-- Start of DOCUMENT SECTION --
Computer Code

This post is Part 2 of a series on the Linux kernel.

Part 1 - Part 3

The Linux kernel is one of the most complex open-source projects available to the public, and the source code that comprises it is highly intricate, to say the least. Knowing this, I wondered what it would take to pick apart such a technological beast and actually begin to understand it. The key to understanding, like anything else, is to learn by doing. The entire source repository is available to view in a browser, and more than 95% of it is written in C. How hard could it be to write a little C code?

As it turns out, it’s harder than expected. Keep reading to get the full rundown on how I edited the kernel source, built it, broke it (several times), and finally made a simple change that produced an output in the system logs.

Prerequisite

Before we start, you may want to check out how to build the kernel. This will allow you to make the same modifications that I do as the article progresses and to eventually make your own changes.

Modifications

Let’s get our hands dirty. Today, our goal will be to add a snippet of code that does some math for us and prints several lines to the system log using printk. The snippet we will be using is as follows:

printk(KERN_DEBUG "Hello this is Steve calling, I'm currently trapped in your kernel.");
printk(KERN_DEBUG "Hello, yep, it's me here.");
int math = 5;
int i;
int ans;
for (i = 0; i < 5; i++) {
    ans = math + i;
		printk(KERN_DEBUG "The value of math + i is %i", ans);
}

Kernel printing

Note that the above code makes use of the printkern function. This is the function that prints to the system log, which can be viewed using the dmesg command. On some Linux distributions, these messages can also be found in the /var/log/messages file; for some others, the command journalctl does the trick. When in doubt, though, just opt for dmesg.
-- End of DOCUMENT SECTION --
-- Start of ENTRIES PROVIDED --
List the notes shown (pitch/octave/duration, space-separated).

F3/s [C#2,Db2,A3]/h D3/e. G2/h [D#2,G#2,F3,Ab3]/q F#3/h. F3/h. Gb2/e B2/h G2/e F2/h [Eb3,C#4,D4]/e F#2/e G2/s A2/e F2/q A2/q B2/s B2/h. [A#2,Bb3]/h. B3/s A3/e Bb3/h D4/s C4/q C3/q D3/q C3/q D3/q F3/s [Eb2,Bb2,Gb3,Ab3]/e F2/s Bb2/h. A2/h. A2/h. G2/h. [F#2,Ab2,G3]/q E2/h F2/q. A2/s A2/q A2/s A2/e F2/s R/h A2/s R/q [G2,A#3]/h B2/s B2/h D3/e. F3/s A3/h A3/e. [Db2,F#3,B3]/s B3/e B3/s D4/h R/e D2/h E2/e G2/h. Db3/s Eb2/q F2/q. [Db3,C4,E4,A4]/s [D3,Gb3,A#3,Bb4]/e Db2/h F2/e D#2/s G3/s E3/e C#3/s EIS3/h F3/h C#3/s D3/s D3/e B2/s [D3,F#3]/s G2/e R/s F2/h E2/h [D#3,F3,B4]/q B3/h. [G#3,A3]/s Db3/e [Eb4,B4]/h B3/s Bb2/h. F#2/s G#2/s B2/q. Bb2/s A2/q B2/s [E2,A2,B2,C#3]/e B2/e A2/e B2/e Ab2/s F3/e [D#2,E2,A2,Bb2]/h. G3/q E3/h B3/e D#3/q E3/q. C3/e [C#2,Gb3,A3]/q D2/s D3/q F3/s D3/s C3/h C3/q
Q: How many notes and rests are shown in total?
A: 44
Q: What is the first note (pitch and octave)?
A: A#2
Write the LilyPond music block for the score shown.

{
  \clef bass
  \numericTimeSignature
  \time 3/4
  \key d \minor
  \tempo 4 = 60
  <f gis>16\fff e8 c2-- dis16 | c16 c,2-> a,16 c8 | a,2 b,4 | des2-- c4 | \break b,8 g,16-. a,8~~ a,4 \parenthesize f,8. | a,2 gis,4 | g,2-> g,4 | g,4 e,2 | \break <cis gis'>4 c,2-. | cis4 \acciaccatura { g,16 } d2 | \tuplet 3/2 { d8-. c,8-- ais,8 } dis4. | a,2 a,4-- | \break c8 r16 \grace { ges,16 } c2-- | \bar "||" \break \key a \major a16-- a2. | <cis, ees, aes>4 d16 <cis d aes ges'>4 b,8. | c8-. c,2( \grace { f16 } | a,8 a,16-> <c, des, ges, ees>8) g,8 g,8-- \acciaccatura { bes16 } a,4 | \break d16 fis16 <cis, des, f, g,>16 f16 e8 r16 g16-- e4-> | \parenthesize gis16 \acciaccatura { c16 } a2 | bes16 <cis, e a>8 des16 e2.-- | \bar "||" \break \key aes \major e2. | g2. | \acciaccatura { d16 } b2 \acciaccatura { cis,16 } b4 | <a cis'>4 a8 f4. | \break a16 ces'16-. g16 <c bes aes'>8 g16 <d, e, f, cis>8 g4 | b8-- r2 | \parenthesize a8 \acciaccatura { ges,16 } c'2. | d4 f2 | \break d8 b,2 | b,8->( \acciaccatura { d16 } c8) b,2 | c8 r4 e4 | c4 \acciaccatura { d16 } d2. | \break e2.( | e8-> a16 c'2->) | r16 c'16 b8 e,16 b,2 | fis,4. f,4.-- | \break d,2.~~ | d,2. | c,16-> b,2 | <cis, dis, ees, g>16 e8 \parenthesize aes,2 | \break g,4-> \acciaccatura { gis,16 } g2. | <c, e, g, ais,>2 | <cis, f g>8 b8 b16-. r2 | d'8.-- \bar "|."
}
-- End of ENTRIES PROVIDED --
## PROBLEM TO SOLVE
According to the post about editing the Linux kernel, how much of the kernel's source repository is written in C? Rely only on the post about editing the Linux kernel, not on the listing.

## EXERCISE RESULT
More than 95% of it is written in C.